Following the CJEU’s decision in QM v Finanzamt Saarbrücken (case C-288/19) and Circular N°807 dated 11 February 2021, the VAT authorities have clarified the VAT treatment applicable to company cars via new Circular N°807bis.
The newly published circular clarifies the VAT treatment set out in Circular N°807, which was published shortly after the CJEU’s decision (see our previous newsflash here_)
Notably, on the topic of “consideration”, the new circular clarifies that the supply of a vehicle by an employer is considered to be a taxable supply of services, even when employer and employee have agreed a specific car budget for the employee or they have merely agreed criteria that enable the cost to be determined.

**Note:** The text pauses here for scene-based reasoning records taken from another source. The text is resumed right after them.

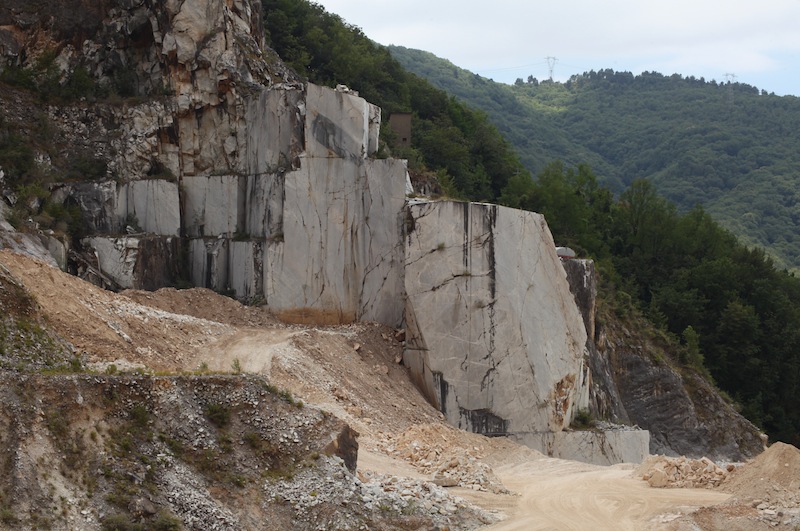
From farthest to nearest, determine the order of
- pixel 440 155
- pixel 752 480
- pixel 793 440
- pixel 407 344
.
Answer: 1. pixel 440 155
2. pixel 793 440
3. pixel 407 344
4. pixel 752 480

The new circular also clarifies that the taxable amount for the leasing of a means of transport is the remuneration received by the lessor. However, for services supplied by an employer to its employees, VAT has to be calculated on the basis of the “normal value”/”open market value” of the service provided. In practice, this will be at least the amount of the rent or fees paid by the employer to the lessor, plus any other costs linked to the vehicle incurred by the employer. If the employer owns the vehicle, the taxable amount will be the depreciation of the vehicle over 5 years, plus any related costs.
If the vehicle is also used in a professional context, the “normal value” should be calculated on the basis of the private usage of the vehicle only. Additionally, no VAT deduction right will arise for professional use of the car if the work activities performed fall outside the scope of VAT or are exempt with no input VAT deduction right.
Previously, a specific set of rules applied to the private use of company assets. This often led to the employer paying VAT on car leasing to the Luxembourg VAT authorities, either by collecting VAT from its employees or by bearing the burden itself. However, the QM case and Circular N°807 specified that, in a cross-border scenario (employee residing in another Member State), the employer is obliged to properly assess, declare and pay the VAT in the employee’s country of residence.
On this topic, the new circular exceptionally allows Luxembourg taxpayers to retroactively amend their VAT returns in order to apply the correct VAT treatment. The correction can be made retroactively for up to five years, even if the VAT authorities have already validated the returns by issuing a VAT assessment. In addition to the corrections regarding the Luxembourg VAT reporting obligation, the taxpayer will also have to report correctly in the employee’s Member State of residence, mainly through the VAT One Stop Shop (OSS).
Even if the new circular does not address directly the employees concerned by a company car, it is clear that they could be held liable for VAT on their company car retroactively (in accordance with the regulations in force in their country of residence).
As a reminder, the provision to an employee of a company car, when also used for private purposes, is considered as a taxable benefit in kind and its valuation is made according to different methodologies depending on the situation (i.e. cost price per kilometer / lump-sum method / comparison between the salary sacrifice and the leasing market value).
In case the employee bears a fixed amount towards the leasing costs such participation can be deducted from the taxable benefit in kind, up to a limit of 20% of the cost borne by the employer.
The payment of VAT by the employee is however not tax deductible from the benefit in kind and must be recovered from the net salary. If the employer assumes the amount of VAT on behalf of the employee (also retroactively), the assumption is that it would constitute an additional taxable benefit for the employee.
Discussions are ongoing between the main actors to potentially review the benefit in kind calculation and factor the impacts of the last VAT developments on the Luxembourg car leasing market.
If your company provides company cars to employees, it is important to assess your current reporting obligations and monitor how the tax authorities of our neighbouring countries respond to this latest circular.